Je me suis transformé en Roger de Vlaeminck il y a quelques années. Mais seulement une fois. Et il a bien aimé ça ! Mais les gens continuent à m’appeler Eddy. C’est comme ça. Je lui ressemble plus. Je suis lui.

Y a-t-il un nouveau Merckx dans le peloton actuel ?

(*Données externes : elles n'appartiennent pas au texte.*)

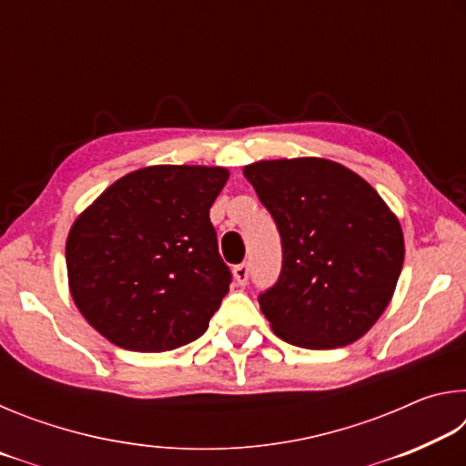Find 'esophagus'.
<instances>
[{"label": "esophagus", "mask_w": 466, "mask_h": 466, "mask_svg": "<svg viewBox=\"0 0 466 466\" xmlns=\"http://www.w3.org/2000/svg\"><path fill=\"white\" fill-rule=\"evenodd\" d=\"M248 273H250V267H248V263H240V265H236V267H234V279H236V283H238V286H247V281H248Z\"/></svg>", "instance_id": "1"}]
</instances>
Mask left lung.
<instances>
[{"instance_id":"1","label":"left lung","mask_w":466,"mask_h":466,"mask_svg":"<svg viewBox=\"0 0 466 466\" xmlns=\"http://www.w3.org/2000/svg\"><path fill=\"white\" fill-rule=\"evenodd\" d=\"M281 238V271L258 304L273 333L333 350L368 333L403 269L399 219L356 172L322 157L244 167Z\"/></svg>"}]
</instances>
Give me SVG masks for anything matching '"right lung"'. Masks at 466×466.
Here are the masks:
<instances>
[{
    "label": "right lung",
    "instance_id": "add662e5",
    "mask_svg": "<svg viewBox=\"0 0 466 466\" xmlns=\"http://www.w3.org/2000/svg\"><path fill=\"white\" fill-rule=\"evenodd\" d=\"M226 168L147 167L116 180L67 236L69 289L84 319L129 351L199 339L230 289L209 208Z\"/></svg>",
    "mask_w": 466,
    "mask_h": 466
}]
</instances>
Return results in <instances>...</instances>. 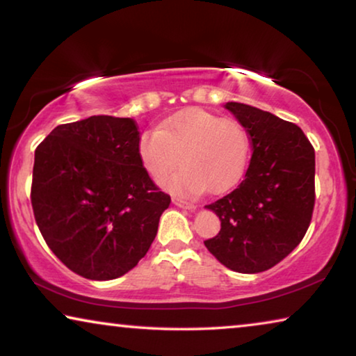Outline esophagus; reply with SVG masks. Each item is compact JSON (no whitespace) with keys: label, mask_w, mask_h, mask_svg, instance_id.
<instances>
[{"label":"esophagus","mask_w":356,"mask_h":356,"mask_svg":"<svg viewBox=\"0 0 356 356\" xmlns=\"http://www.w3.org/2000/svg\"><path fill=\"white\" fill-rule=\"evenodd\" d=\"M172 202H174V206L182 207V209H188V210H195V209H196L195 204L180 200V197H172Z\"/></svg>","instance_id":"1"}]
</instances>
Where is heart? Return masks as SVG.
<instances>
[{"mask_svg":"<svg viewBox=\"0 0 356 356\" xmlns=\"http://www.w3.org/2000/svg\"><path fill=\"white\" fill-rule=\"evenodd\" d=\"M250 140L236 120L220 119L201 108H188L159 124L138 143V156L150 176L160 179L184 160V166L161 180L174 193H222L242 179Z\"/></svg>","mask_w":356,"mask_h":356,"instance_id":"b5f03b06","label":"heart"}]
</instances>
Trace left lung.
<instances>
[{"mask_svg": "<svg viewBox=\"0 0 356 356\" xmlns=\"http://www.w3.org/2000/svg\"><path fill=\"white\" fill-rule=\"evenodd\" d=\"M250 136L252 156L236 190L206 206L218 215L207 250L238 273L275 267L303 240L316 202V155L303 131L259 108L225 105Z\"/></svg>", "mask_w": 356, "mask_h": 356, "instance_id": "left-lung-1", "label": "left lung"}]
</instances>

Pfiou. Quand Merckx a arrêté, j’ai eu beaucoup d’autres favoris. D’abord Johan Museeuw, puis Tom Boonen et ensuite Jurgen van den Broeck. Maintenant il y aussi Oliver Naesen et Wout van Aert. Ils me plaisent bien. Je supporte uniquement les Belges d’ailleurs. Vous avez Ajax [club de football néerlandais, ndlr], et nous on a nos cyclistes stars. Mais un nouveau Eddy Merckx ? Sérieusement, je ne pense pas.

Il t’arrive encore d’être simplement Frans ?
Ma femme aimerait bien, ouais. Ce n’est pas possible tous les jours. Souvent, je suis Eddy Merckx. Les jours d’entrainement déjà. Ça fait beaucoup. Mais pendant les jours de repos, quand je travaille dans le jardin ou quand je fais le ménage, je suis Frans.